On the Long Time Behavior of Second Order Differential Equations with Asymptotically Small Dissipation

TL;DR

This paper studies the long-term behavior of solutions to second-order differential equations with decreasing damping in Hilbert spaces, revealing conditions for energy convergence and trajectory stability, especially in convex and non-convex potentials.

Contribution

It extends analysis of asymptotic properties of second-order equations with time-dependent damping, including non-convex potentials and general conditions for convergence.

Findings

Energy function converges to the minimum when potential is convex and damping is non-integrable.

Trajectories tend to a minimum point under certain conditions, with convergence described in one-dimensional cases.
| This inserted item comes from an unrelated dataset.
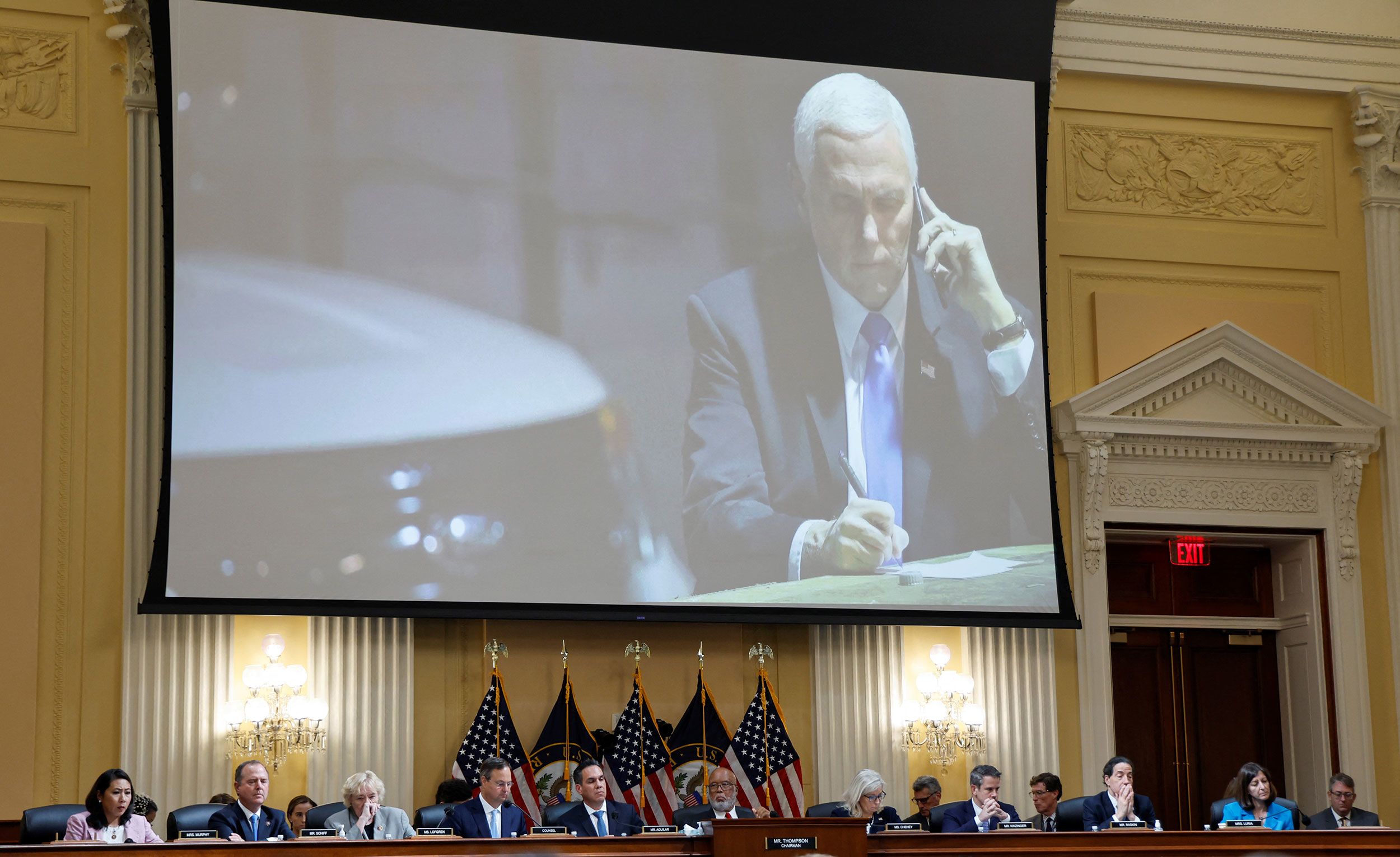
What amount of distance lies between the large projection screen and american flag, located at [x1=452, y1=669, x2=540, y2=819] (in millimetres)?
616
The set of initial conditions leading to convergence to a local minimum is open and dense in the one-dimensional setting.

Abstract

We investigate the time-asymptotic properties of solutions of the differential equation x''(t) + a(t)x'(t) + g(x(t)) = 0 in a Hilbert space, where a(.) is non-increasing and g is the gradient of a potential G. If the coefficient a(.) is constant and positive, we recover the so-called ``Heavy Ball with Friction'' system. On the other hand, when a(t)=1/(t+1) we obtain the trajectories associated to some averaged gradient system. Our analysis is mainly based on the existence of some suitable energy function. When the potential G is convex and the coeffient a is non-integrable at infinity, the energy function converges to its minimum. A more stringent condition is required to obtain the convergence of the trajectories of toward some minimum point of the potential. In the one-dimensional setting, a precise description of the convergence of solutions is given for a general coercive non-convex potentials with many local minima and maxima. We show that in this case the set of initial conditions for which solutions converge to a local minimum is open and dense.